New York City and America's car culture smash together in Calvin Trillin's Tepper Isn't Going Out, a humorous tale of the urban quest for an open parking space. When a mailing-list broker, Murray Tepper, decides to spend his days plugging meters so he can sit in his car reading newspapers and waive off suitors hopeful of gaining his spot, little does he know that his odd behavior (even by New York standards) will set off a media buzz, provide him with cult-hero status, and incur reproach from the paranoid, dour Mayor Frank Ducavelli, who focuses on curtailing Tepper's "abuse" of the parking meter system.

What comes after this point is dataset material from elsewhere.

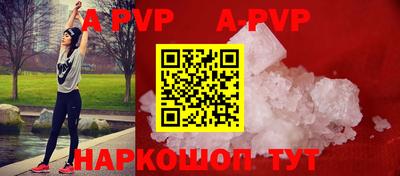 Альфа ПВП Коммунар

Granted, the plot of this novel is quite thin, but, while not leaving you in stitches, Trillin provokes many smirks and smiles with his wit. For instance, he writes of magazines titled Beautiful Spot: A Magazine of Parking and the potential of Spin: The Magazine of Salad Drying. When Tepper suggests that his friend Jack leave his car's flashers on while parked illegally, Jack responds:

And draw attention to myself? Not a chance. I always park in front of hydrants. The secret is to park smack in front of them rather than just too near them. You have to go all the way. If you're smack in front of them, the cop rolling down the street can't see that there's a hydrant there at all. You have to be brazen. That's my motto, in parking and in life: be brazen.
Trillin's book should appeal to commuters and city dwellers everywhere, and anyone else looking for a chuckle. --Michael Ferch --This text refers to an alternate Paperback edition.

From Publishers Weekly

Trillin is a highly accomplished storyteller as well as a humorist and memoirist, and this oddly titled novel is by far his funniest and sunniest yet. It's a quintessentially New York comedy (and how pleasant to see those words in conjunction again) revolving around Murray Tepper, a quiet, good-humored man whose one oddity is his passion for parking on Manhattan streets. His knowledge of arcane New York parking rules is encyclopedic, and he likes nothing better than to park legally and sit in his car reading the paper. This irritates countless other drivers who think he is about to leave a desirable spot, and the title refers to his quirky determination to stay just where he is. Paradoxically, people begin to gravitate to him, to sit with him in the car and tell him their troubles; they even line up to do so. This in turn irritates the mayor (shades here of pre-crisis Giuliani), who accuses Tepper of fomenting disorder on the streets. Such a conflict becomes the stuff of tabloid headlines, and next, of course, is the offer of a book contract and a TV show. Nothing much happens beyond this, and the plot is resolved with calm good sense, but along the way Trillin captures dozens of pitch-perfect New York moments, in restaurants, in a loutish literary agent's office and in the quaintly old-fashioned business where Tepper works (he runs a mailing-list service and is a genius at perceiving the odd connections between people, where they live and what they buy). Trillin's book is the best tonic for post-September 11 blues imaginable. Agent, Lescher and Lescher, Ltd. 8-city author tour. (Jan. 15).